Writer and Storywriter


Eye of the tiger?

Big Rumble Boxing: Creed Champions will be familiar to anybody with a PSVR headset and a love for boxing, because this is a spin-off of the VR boxing game, Creed: Rise to Glory. The difference here is that instead of swinging your arms wildly and working up a sweat, you’re mashing buttons on a gamepad and getting cramp in your thumbs.

Review: Big Rumble Boxing: Creed Champions - PS4, PS5


Game Information
Release Date: September 3rd, 2021
Developer: Survios
Publisher: Survios, Koch Media
Availability: PSN (Digital) Retail (Buy on Amazon USA / Amazon UK)

Creed Champions has an arcade mode, training mode, and a versus mode, which is also the cheat mode. More on that later.

Arcade mode is the main course, offering up stories for each playable character as you fight through a selection of each character’s opponents. Obviously, being that I was a 90s kid, I played as Rocky first because I already knew his story.

Creed Champions Screenshot 4

The stories are… poor. Connecting each fight you get some cutouts of each character with some on-screen text to deliver their lines. It feels cheap and once I was done with Rocky’s story – which completely skipped out the events of Rocky V and 2006’s Rocky Balboa – I didn’t pay any attention to any of the other stories. You can, thankfully, skip these dull scenes with the circle button to get into the ring quickly.

What you can’t skip are the pointless montage mini-games that serve as you “training” between bouts. These were half decent relfex tests in the original PSVR Creed: Rise to Glory, but with a gamepad they fall flat as repetitive exercises that don’t serve a purpose.
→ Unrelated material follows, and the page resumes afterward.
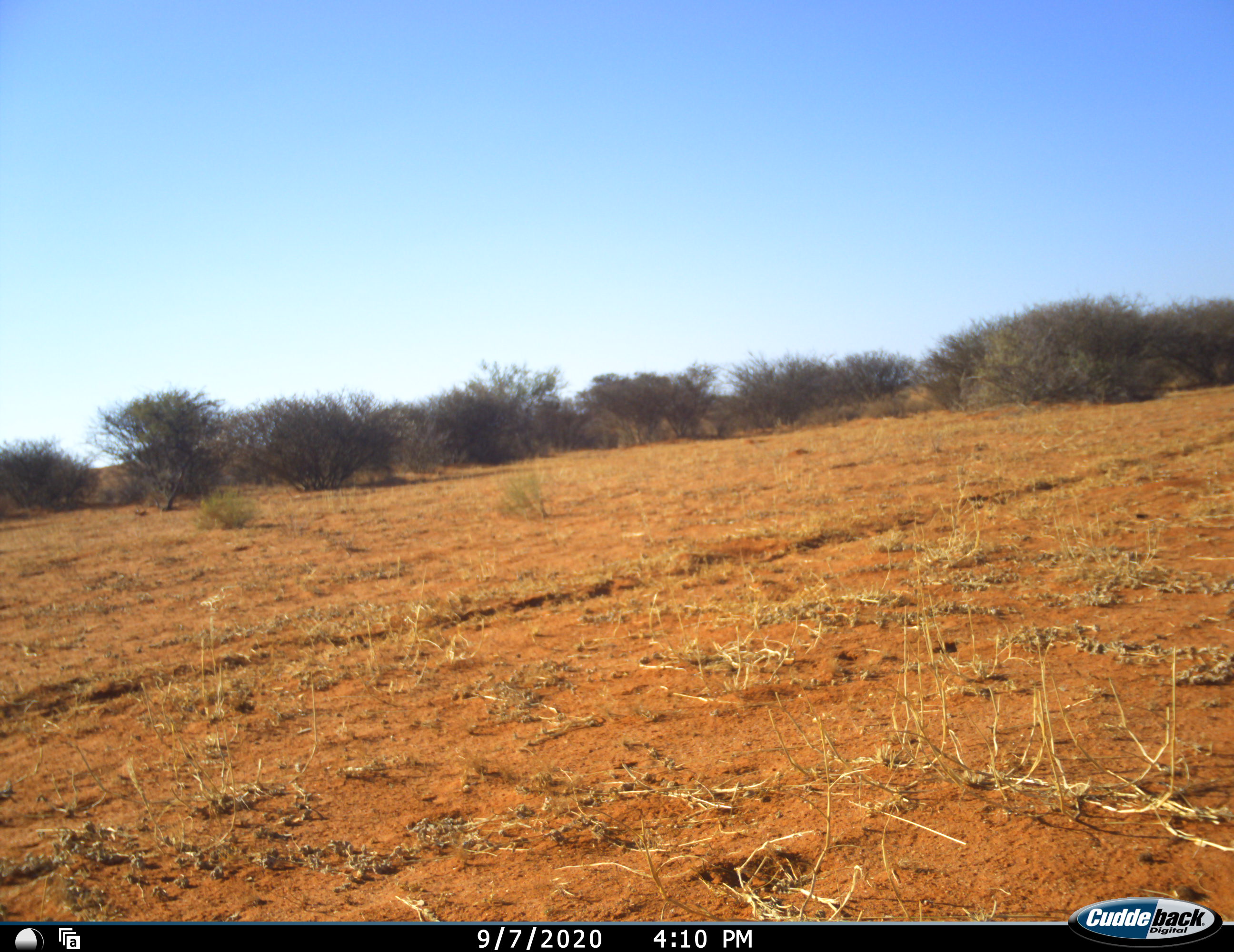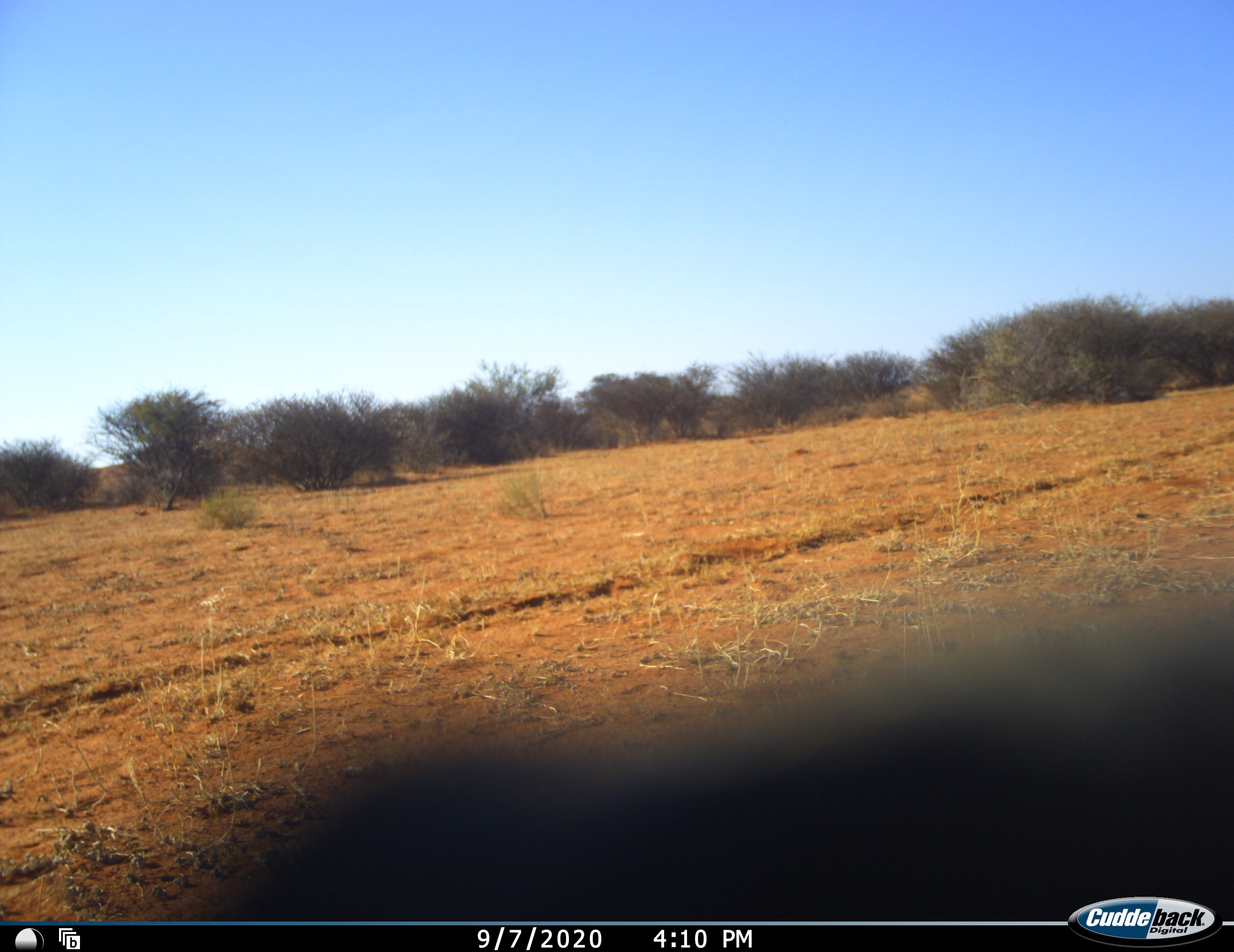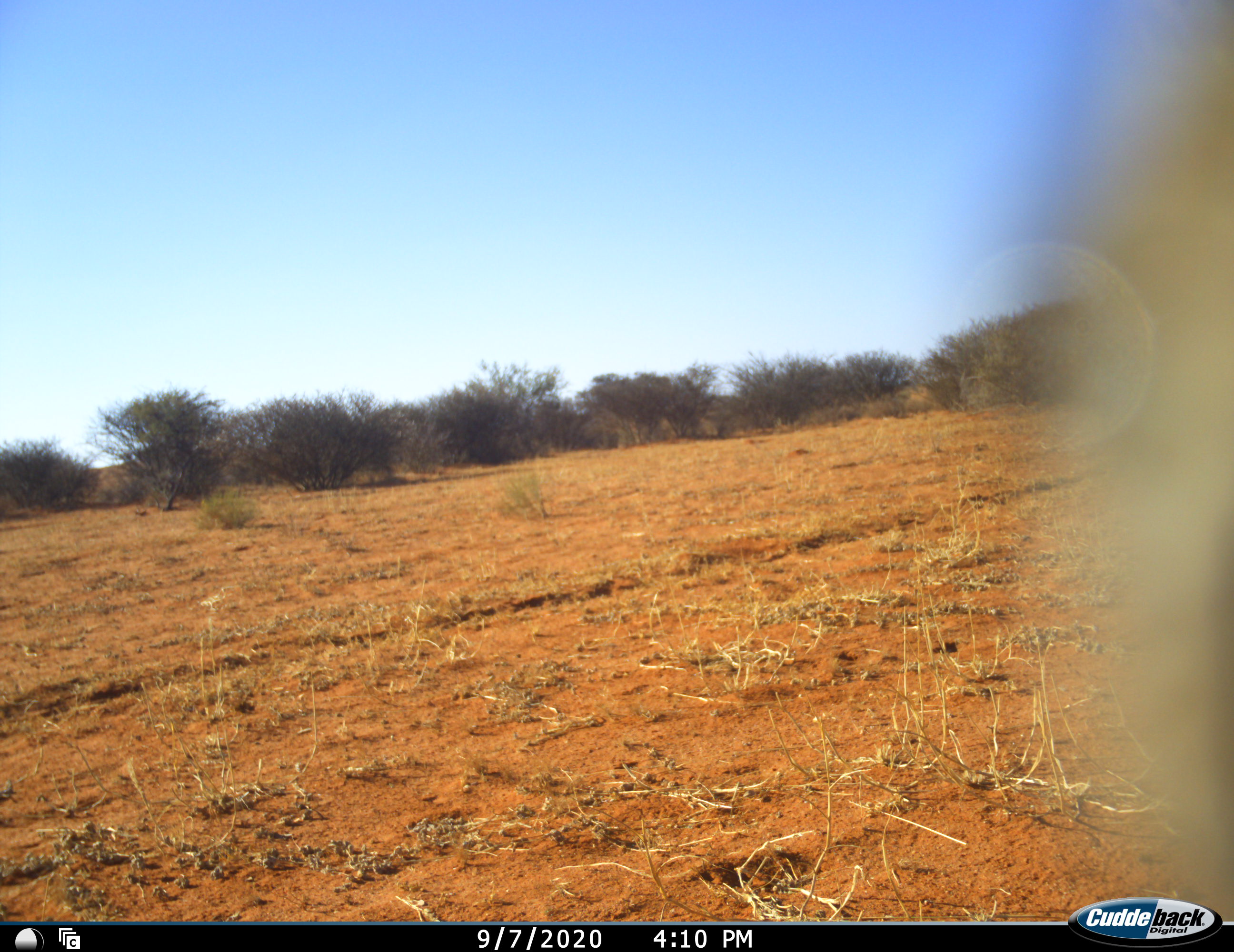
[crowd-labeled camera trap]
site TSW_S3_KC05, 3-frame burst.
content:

Creed Champions plays out like a traditional fighting game, except the controls are super simple and there are only a small amount of moves and combos to pull off. You’ve got your basic and heavy attack buttons, as well as dodge, grabble, block, and super attack.
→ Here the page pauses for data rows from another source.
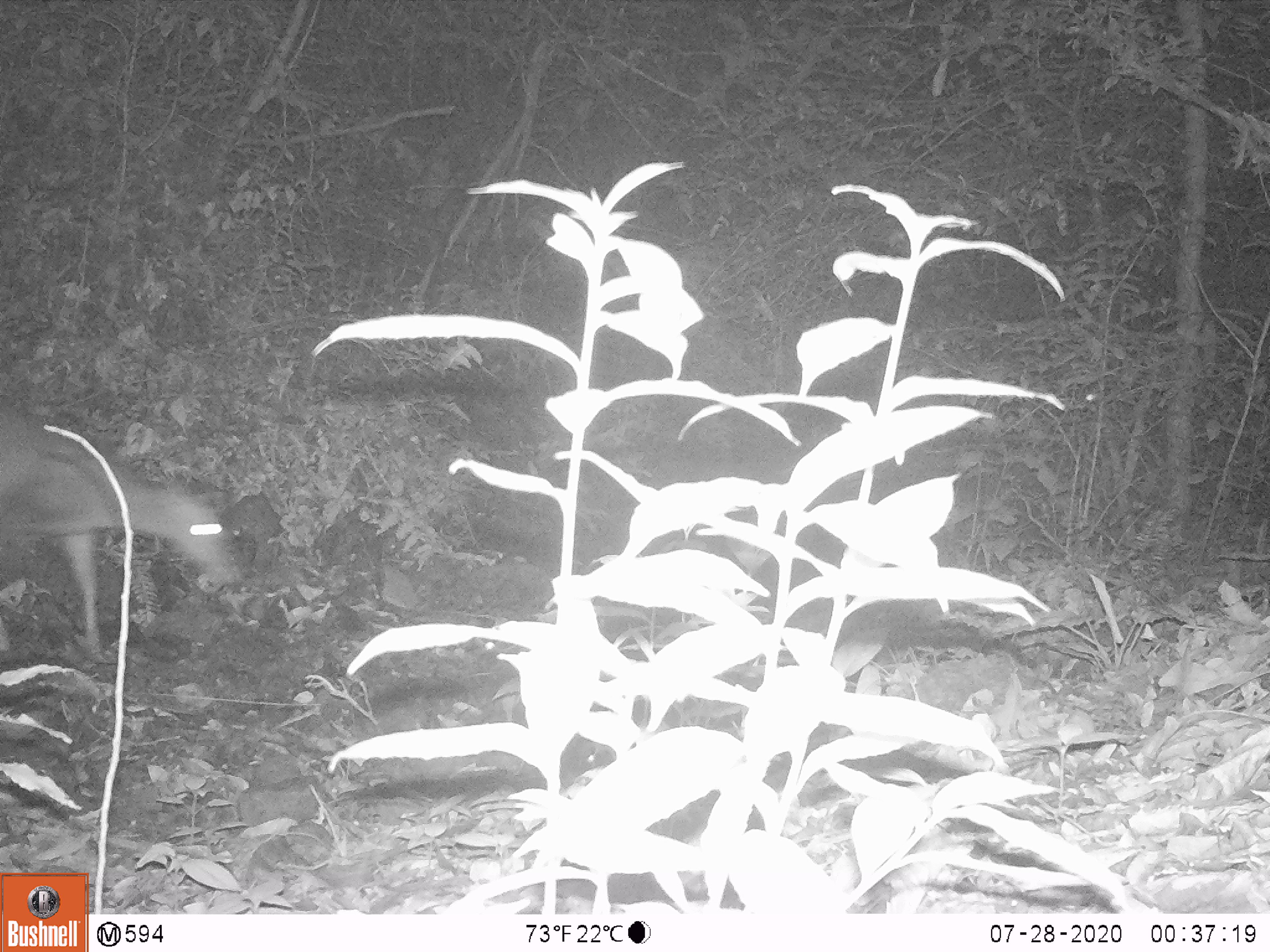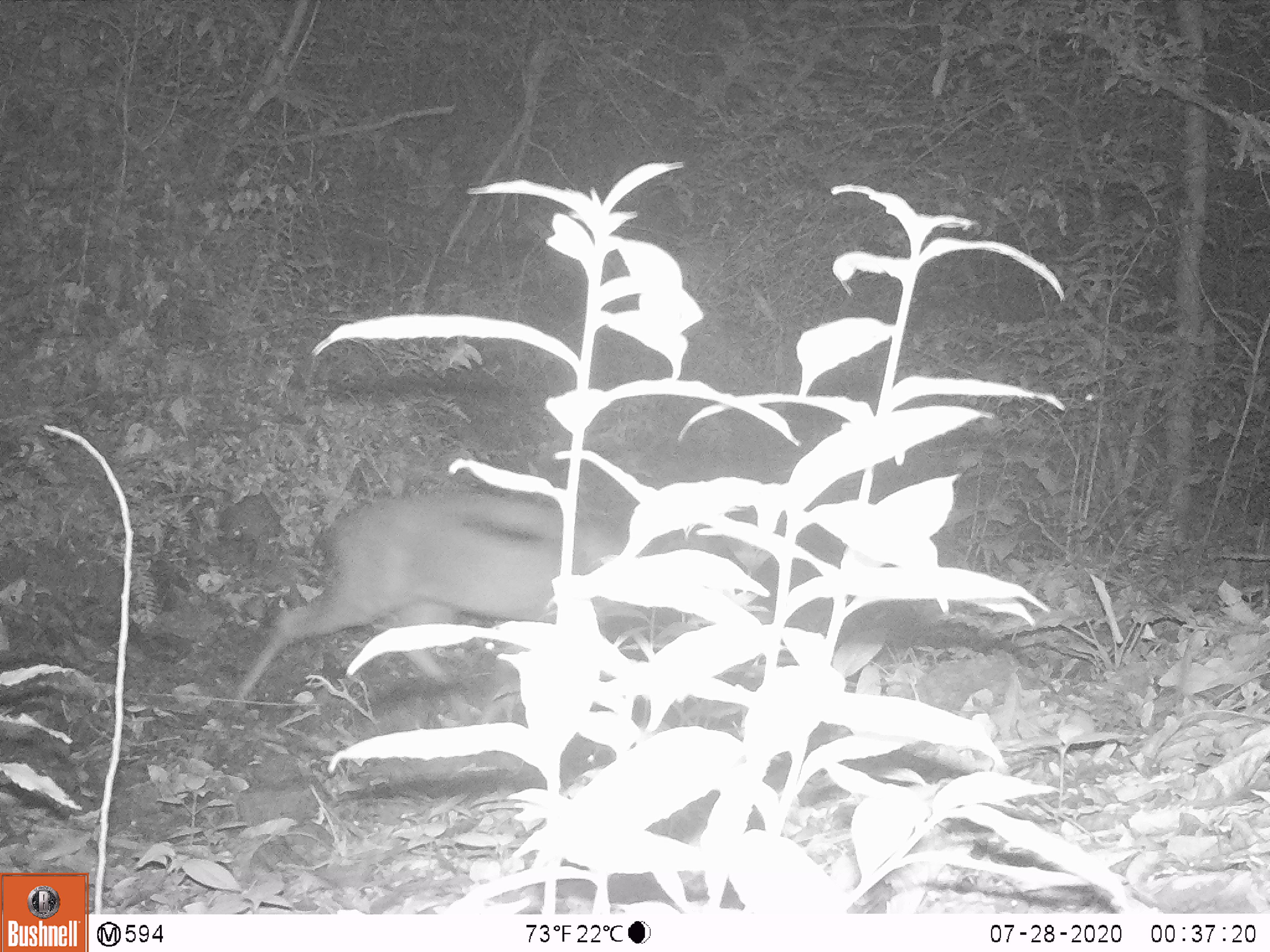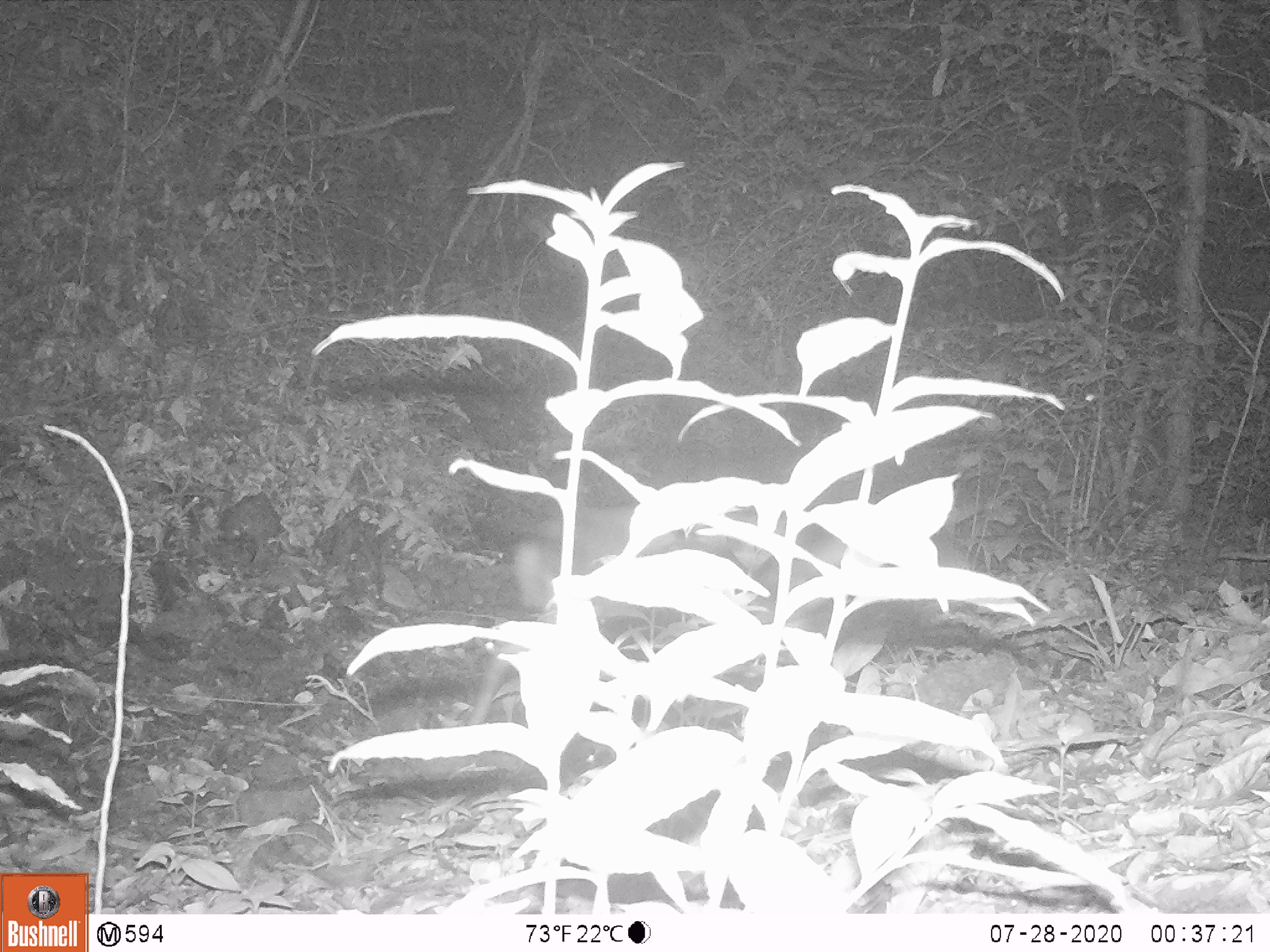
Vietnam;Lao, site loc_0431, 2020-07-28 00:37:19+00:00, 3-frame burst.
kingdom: Animalia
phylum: Chordata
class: Mammalia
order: Artiodactyla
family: Cervidae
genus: Muntiacus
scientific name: Muntiacus rooseveltorum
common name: roosevelt's muntjac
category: roosevelts muntjac group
Roosevelts muntjac group (roosevelt's muntjac) (Muntiacus rooseveltorum). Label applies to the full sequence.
The idea is that by chaining basic and heavy attacks together, you chip away at your opponent’s health bar until they’re on down on the mat while the count to ten begins. You can get them down quicker by using your super attack which charges up with every blow you land. This move does bigger damage but you need to get the timing just right, otherwise, the man across from you can dodge, block, or even counter with their own super attack.
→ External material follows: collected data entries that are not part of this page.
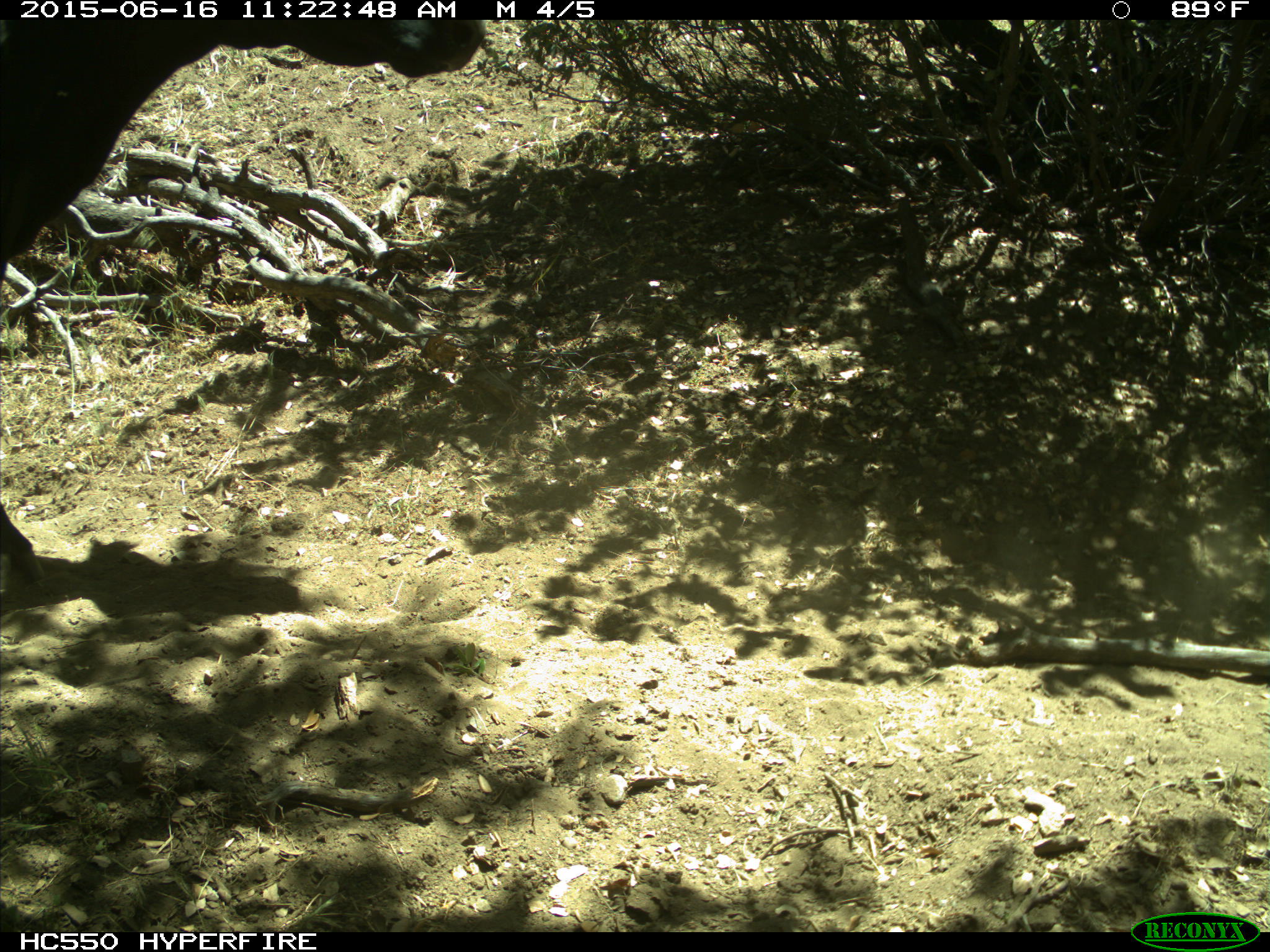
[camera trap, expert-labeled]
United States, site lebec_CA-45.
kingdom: Animalia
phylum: Chordata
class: Mammalia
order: Artiodactyla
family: Bovidae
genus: Bos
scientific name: Bos taurus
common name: domestic cow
Bos taurus (domestic cow).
Creed Champions Screenshot 3

If you get smacked down to the ground, you have to the count of ten to mash the square button to fill a meter and get your fighter back on their feet. Mind you, this can only happen three times before you’re knocked out for good.

There’s no judge’s decision in Creed Champions and no real tension to the countdowns – you either knock the other boxer down four times and win, or you get knocked down four times and lose, or fail the basic button mashing to get up and be done quicker. It’s a bit too basic for my liking.

That goes for the actual fighting, too. It’s fun and fairly easy to play, but it’s far too easy to cheese your way through fights by spamming the dodge button and block buttons and then smacking in some dirty power attacks from behind.

Creed Champions Screenshot 2

It’s very arcadey and there are plenty of visual cues to help you out. The gloves of your opponent will glow a certain colour, giving you the chance to respond quickly. Some attacks can not be blocked, while others can be interrupted or even countered with a push of the block button. It’s simple stuff and while I liked it, my mind kept on going back to the PS Vita game I’ve been playing recently, Real Boxing, which is a very good little game.

Your rewards for slogging through the Arcade stories are new fighters and fighter outfits. However, you can totally cheat the system. The game allows you to unlock characters and outfits by playing in Versus mode. So, if you want the baby but don’t want the labour pains, you can turn on a second controller, batter yourself, and then brag about your lack of skill to nobody. Or you can play with a mate or a family member. You can reach over the sofa and punch them in the leg to get the upper hand while you land the uppercut.

Big Rumble Boxing: Creed Champions is a decent arcade boxing game tied to a very likeable license, but it feels a bit cheap and easy. There’s only one mode with any kind of progression and the actual boxing feels more like a watered-down Street Fighter than a heavyweight competition.

Big Rumble Boxing: Creed Champions PS4, PS5 Review
  • 6.5/10
    Overall - Good - 6.5/10


Creed Champions isn’t the next big boxing game (what is?) but it’s a decent enough arcade brawler. It’s light on content, repetitive, and the montage mini-games are pointless, but the actual fighting is fun enough and if you can get a player two to join you, it can be good fun.